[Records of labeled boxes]

===

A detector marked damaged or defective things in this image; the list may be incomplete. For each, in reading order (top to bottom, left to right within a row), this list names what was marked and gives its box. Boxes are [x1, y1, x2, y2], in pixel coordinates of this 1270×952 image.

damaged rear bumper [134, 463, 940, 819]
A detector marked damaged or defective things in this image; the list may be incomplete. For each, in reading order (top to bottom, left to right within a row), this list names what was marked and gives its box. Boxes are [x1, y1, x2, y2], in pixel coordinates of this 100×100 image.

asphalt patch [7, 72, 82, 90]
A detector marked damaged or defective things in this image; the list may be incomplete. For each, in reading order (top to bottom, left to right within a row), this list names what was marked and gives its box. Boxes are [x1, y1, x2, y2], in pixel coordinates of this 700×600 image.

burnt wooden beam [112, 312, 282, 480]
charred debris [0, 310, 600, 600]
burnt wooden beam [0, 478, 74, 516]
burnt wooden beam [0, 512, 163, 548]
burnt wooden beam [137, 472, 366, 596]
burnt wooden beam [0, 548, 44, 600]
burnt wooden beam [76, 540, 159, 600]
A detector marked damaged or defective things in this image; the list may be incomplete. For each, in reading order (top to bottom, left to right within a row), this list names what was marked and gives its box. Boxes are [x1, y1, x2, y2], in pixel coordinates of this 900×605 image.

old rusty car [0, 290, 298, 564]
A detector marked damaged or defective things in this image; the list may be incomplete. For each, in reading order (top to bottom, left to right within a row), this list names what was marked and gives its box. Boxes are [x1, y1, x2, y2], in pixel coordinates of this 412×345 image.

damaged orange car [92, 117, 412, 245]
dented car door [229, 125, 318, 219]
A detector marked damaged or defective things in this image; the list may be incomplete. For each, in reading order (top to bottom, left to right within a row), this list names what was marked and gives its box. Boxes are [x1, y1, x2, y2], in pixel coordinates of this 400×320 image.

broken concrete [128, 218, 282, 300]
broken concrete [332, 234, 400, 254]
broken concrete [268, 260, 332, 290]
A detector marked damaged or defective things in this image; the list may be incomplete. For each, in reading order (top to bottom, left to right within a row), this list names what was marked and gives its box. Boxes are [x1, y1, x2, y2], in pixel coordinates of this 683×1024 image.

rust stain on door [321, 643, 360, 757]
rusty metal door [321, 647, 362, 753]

===

CHALLENGE:
Quote every line of the listing above word for word, with nothing changed, added, or left out.

SOLUTION FOR THIS EXERCISE:
A detector marked damaged or defective things in this image; the list may be incomplete. For each, in reading order (top to bottom, left to right within a row), this list names what was marked and gives its box. Boxes are [x1, y1, x2, y2], in pixel coordinates of this 1270×952 image.

damaged rear bumper [134, 463, 940, 819]
A detector marked damaged or defective things in this image; the list may be incomplete. For each, in reading order (top to bottom, left to right within a row), this list names what was marked and gives its box. Boxes are [x1, y1, x2, y2], in pixel coordinates of this 100×100 image.

asphalt patch [7, 72, 82, 90]
A detector marked damaged or defective things in this image; the list may be incomplete. For each, in reading order (top to bottom, left to right within a row), this list names what was marked and gives its box. Boxes are [x1, y1, x2, y2], in pixel coordinates of this 700×600 image.

burnt wooden beam [112, 312, 282, 480]
charred debris [0, 310, 600, 600]
burnt wooden beam [0, 478, 74, 516]
burnt wooden beam [0, 512, 163, 548]
burnt wooden beam [137, 472, 366, 596]
burnt wooden beam [0, 548, 44, 600]
burnt wooden beam [76, 540, 159, 600]
A detector marked damaged or defective things in this image; the list may be incomplete. For each, in reading order (top to bottom, left to right within a row), this list names what was marked and gives its box. Boxes are [x1, y1, x2, y2], in pixel coordinates of this 900×605 image.

old rusty car [0, 290, 298, 564]
A detector marked damaged or defective things in this image; the list may be incomplete. For each, in reading order (top to bottom, left to right within a row), this list names what was marked and gives its box. Boxes are [x1, y1, x2, y2], in pixel coordinates of this 412×345 image.

damaged orange car [92, 117, 412, 245]
dented car door [229, 125, 318, 219]
A detector marked damaged or defective things in this image; the list may be incomplete. For each, in reading order (top to bottom, left to right within a row), this list names what was marked and gives its box. Boxes are [x1, y1, x2, y2], in pixel coordinates of this 400×320 image.

broken concrete [128, 218, 282, 300]
broken concrete [332, 234, 400, 254]
broken concrete [268, 260, 332, 290]
A detector marked damaged or defective things in this image; the list may be incomplete. For each, in reading order (top to bottom, left to right within a row), this list names what was marked and gives its box. Boxes are [x1, y1, x2, y2], in pixel coordinates of this 683×1024 image.

rust stain on door [321, 643, 360, 757]
rusty metal door [321, 647, 362, 753]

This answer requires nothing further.